On the morrow her prophecy was fulfilled. They did see her again, but under circumstances so peculiar that they were quite dumfounded.
All the morning they watched and waited in vain for some signal from the upper window. But none came. And the main part of the afternoon passed in precisely the same way. They sat very conspicuously in their own window-seat, so that there could be no doubt in Cecily's mind about their being at home. Marcia even did a little violin practice while they waited. And still there was no sign. Suddenly, about five o'clock, Janet clutched at her chum's arm.
"Look!" she cried.
Marcia looked, and down the path from the front door of the strange house she saw Cecily, dressed to go out, approaching the gate.
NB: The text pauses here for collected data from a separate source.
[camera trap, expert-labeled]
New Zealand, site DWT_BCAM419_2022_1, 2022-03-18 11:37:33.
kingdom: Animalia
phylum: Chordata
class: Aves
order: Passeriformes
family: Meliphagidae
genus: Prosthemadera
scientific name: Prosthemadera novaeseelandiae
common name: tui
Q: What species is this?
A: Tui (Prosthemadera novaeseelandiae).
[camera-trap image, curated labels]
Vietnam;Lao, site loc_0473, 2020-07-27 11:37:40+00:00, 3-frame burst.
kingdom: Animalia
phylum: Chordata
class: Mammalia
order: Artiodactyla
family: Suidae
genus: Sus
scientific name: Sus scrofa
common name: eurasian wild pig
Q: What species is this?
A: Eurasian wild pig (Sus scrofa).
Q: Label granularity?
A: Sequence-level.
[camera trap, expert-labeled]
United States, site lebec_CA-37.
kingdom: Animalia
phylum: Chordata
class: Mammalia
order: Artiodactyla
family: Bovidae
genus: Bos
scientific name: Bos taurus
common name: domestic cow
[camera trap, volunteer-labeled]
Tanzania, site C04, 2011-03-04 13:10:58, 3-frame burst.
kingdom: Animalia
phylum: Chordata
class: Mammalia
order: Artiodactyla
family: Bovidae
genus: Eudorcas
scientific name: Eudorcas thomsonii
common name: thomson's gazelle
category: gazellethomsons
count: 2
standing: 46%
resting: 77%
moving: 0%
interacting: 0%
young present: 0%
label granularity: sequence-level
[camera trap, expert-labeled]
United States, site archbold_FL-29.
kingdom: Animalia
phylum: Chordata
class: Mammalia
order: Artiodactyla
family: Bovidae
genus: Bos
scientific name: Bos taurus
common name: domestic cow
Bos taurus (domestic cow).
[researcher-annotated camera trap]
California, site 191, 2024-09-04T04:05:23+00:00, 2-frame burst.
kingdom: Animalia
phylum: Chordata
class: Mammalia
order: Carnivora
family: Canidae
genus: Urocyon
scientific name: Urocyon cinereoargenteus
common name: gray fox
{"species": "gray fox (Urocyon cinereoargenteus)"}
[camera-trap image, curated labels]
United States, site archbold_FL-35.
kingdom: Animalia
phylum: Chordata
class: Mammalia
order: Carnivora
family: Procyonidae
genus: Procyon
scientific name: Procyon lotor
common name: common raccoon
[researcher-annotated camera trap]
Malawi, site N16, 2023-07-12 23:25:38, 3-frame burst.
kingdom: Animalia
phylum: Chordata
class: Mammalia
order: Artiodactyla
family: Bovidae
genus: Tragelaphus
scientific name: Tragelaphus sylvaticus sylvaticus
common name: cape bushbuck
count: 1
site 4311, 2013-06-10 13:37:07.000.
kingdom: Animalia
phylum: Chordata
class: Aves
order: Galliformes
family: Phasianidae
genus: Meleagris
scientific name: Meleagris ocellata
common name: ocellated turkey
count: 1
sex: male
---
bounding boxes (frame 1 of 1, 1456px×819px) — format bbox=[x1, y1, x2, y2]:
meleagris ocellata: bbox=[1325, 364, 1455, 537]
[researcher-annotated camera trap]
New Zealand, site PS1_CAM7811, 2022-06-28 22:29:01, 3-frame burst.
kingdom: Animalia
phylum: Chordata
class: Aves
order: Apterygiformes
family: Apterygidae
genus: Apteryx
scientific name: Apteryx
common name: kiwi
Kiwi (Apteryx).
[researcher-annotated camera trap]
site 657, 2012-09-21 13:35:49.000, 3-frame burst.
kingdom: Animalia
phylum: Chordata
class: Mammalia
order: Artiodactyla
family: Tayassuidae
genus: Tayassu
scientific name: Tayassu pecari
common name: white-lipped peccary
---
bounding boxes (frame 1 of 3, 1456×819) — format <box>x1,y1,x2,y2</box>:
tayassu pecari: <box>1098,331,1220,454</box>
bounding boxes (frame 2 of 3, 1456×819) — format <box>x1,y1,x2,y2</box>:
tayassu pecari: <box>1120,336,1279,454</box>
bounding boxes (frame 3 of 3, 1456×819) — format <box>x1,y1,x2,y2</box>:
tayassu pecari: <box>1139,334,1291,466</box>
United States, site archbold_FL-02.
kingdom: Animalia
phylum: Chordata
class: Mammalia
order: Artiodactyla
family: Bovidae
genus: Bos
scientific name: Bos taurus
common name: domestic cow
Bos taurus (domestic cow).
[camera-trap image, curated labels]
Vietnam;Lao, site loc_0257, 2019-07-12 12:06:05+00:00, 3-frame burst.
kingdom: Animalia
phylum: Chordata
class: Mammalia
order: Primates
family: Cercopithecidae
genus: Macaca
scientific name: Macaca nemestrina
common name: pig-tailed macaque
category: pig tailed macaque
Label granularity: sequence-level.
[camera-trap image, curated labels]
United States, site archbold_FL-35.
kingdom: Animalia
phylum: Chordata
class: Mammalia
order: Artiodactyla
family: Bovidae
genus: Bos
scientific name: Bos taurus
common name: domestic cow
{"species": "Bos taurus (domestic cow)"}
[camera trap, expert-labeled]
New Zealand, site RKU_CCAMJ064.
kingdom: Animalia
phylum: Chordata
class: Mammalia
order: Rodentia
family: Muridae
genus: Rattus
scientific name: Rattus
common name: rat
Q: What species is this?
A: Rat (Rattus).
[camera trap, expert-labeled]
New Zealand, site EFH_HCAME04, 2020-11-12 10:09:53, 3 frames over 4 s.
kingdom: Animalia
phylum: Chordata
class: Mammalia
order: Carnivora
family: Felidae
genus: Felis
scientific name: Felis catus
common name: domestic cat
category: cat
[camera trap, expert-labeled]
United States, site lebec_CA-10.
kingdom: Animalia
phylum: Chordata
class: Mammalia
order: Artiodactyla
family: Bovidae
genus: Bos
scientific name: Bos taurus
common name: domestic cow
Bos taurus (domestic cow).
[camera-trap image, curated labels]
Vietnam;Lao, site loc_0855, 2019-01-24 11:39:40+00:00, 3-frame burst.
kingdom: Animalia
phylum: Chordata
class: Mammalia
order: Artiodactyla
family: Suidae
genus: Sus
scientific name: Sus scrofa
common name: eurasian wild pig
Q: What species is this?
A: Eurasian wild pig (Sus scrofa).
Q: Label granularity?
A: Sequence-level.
It was plain that she was bound on another marketing expedition for the basket hung from her arm.
"Well! what do you make of that!" exclaimed Marcia in bewilderment. "Did she signal to us?"
"No, she didn't," returned Janet. "I've watched every minute. She couldn't have forgotten it. But, do you know, there may be some very good reason why she didn't—or couldn't—and perhaps she's hoping we'll see her, and be on hand outside, anyway, as we promised."
"But she must have seen us sitting in the window," argued Marcia. "She might at least have looked up and waved her hand, or nodded, or smiled—or something!"
Cecily, meanwhile, was fumbling with the lock of the big old gate, which seemed, as on a former occasion, to give her a great deal of trouble.